The mic is near to a voltage source (1 kohms) so it is treated as a ground for calculating impedance in the RC. You can add it to R3 if you want to be more precise. Then use the parallel resistance equivalent of R3 and R4. This is because they are acting as a voltage divider. The Thevenin equivalent is the voltage at the R3,R4 junction in series with the paralleled resistance. If you are not familiar with that search on Thevenin and there are tons of resources. That is the resistance to use with the C to get the corner frequency. But it won't be a sharp rolloff because the output is 1 - A*Vin. Even if it was direct it wouldn't be sharp, but this is different still. Since you don't know the dominant frequency of a clap it will be experimenting anyway. With the components given the corner is about 200 Hz.
In low power mode, the output of the mic is 0V. In the circuit simulator this causes a high output of the opamp. I'm therefore concerned about the power drawn due to R5. Any reason of having such a low resistance, could I increase to 1M with no change of behavior?
You may not need R5, but the output won't stay driven high when the mic goes to ground. R5 is there to assure the output goes low when the input is trying to drive it below ground. Op amps can do funny things as the output goes to the rails. Often their drive capability is limited, so the pull down.
Your simulation has to wait for the cap to discharge, then the output will also go to ground and no more current in R5. But you can make R5 bigger. The only rule is when you modify the gain setting resistors, keep R1=R3 and R2=R4. That's not actually a hard requirement, but it makes the circuit easy to analyze. Different values in the same ratios R1/R2 = R3/R4 give the same output but present different resistance at the op amp inputs (to balance the input offset current impact) but that's not important in this circuit. Different ratios give a different gain for the two inputs which will mess with the operation of the circuit.

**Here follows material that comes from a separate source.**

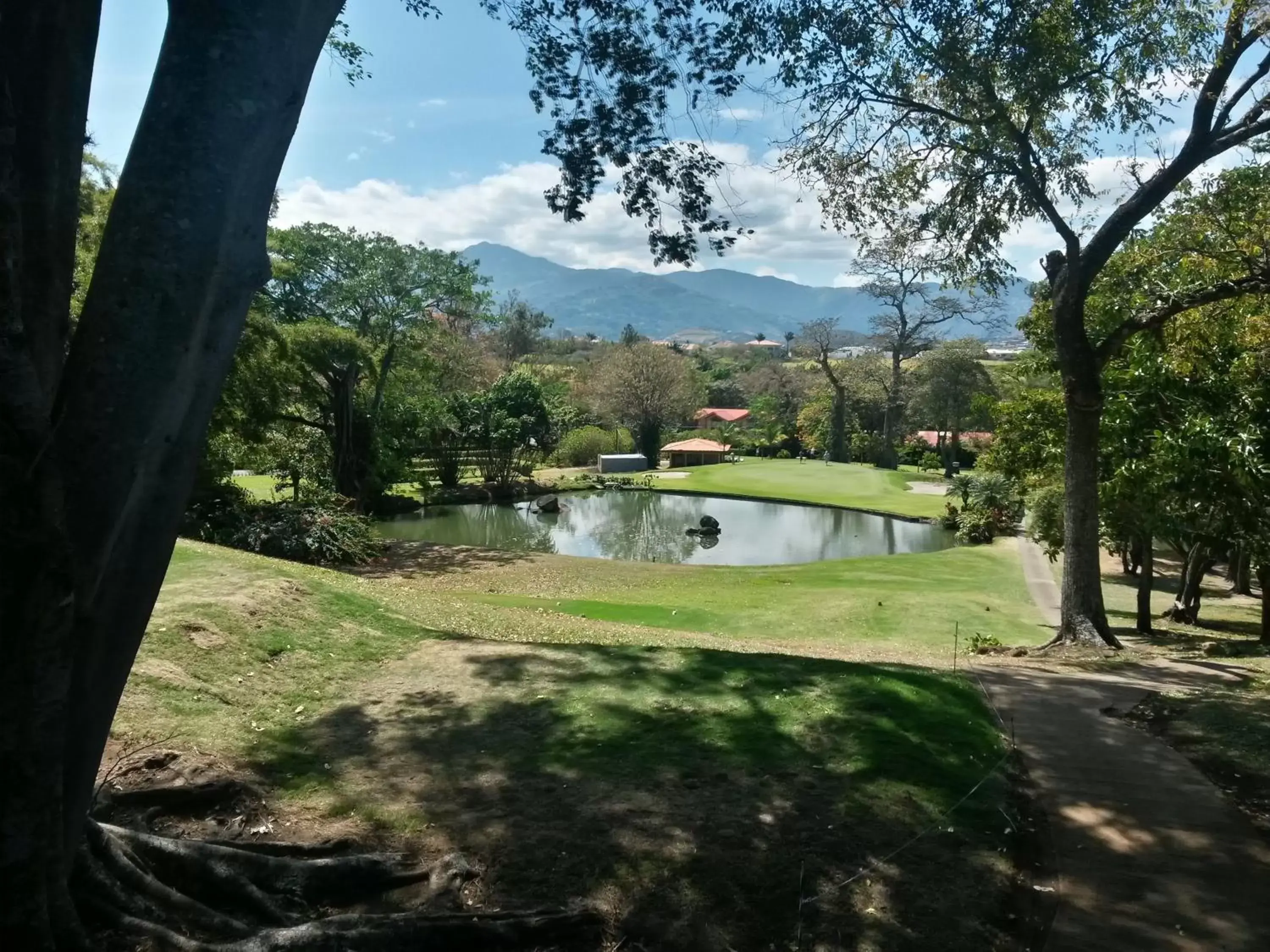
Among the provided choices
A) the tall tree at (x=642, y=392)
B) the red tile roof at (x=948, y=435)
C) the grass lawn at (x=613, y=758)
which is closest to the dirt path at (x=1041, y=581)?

Ignoring that the inputs to the op amp are both connected to the mic consider them separately. The output of the circuit without the cap is just G * (A-B) where G is the gain (R2/R1) and A and B are the voltages at the two inputs (where the mic is connected). So with both inputs connected the output would be zero. When the cap is included the A input gain drops at higher frequencies. At DC both inputs are the same so the output is zero. At frequencies well above the corner frequency the A gain is zero making the circuit just G * B. Since the bias point (DC gain) is zero, the AC signal is centered at ground. Without a negative supply that means the signal is positive only.
So make sure you pick an op amp that is ok driving the output to ground. Don't go by the part number on the schematic. That's just one I picked from the LTspice library that worked. First I had to go through a bunch that didn't work!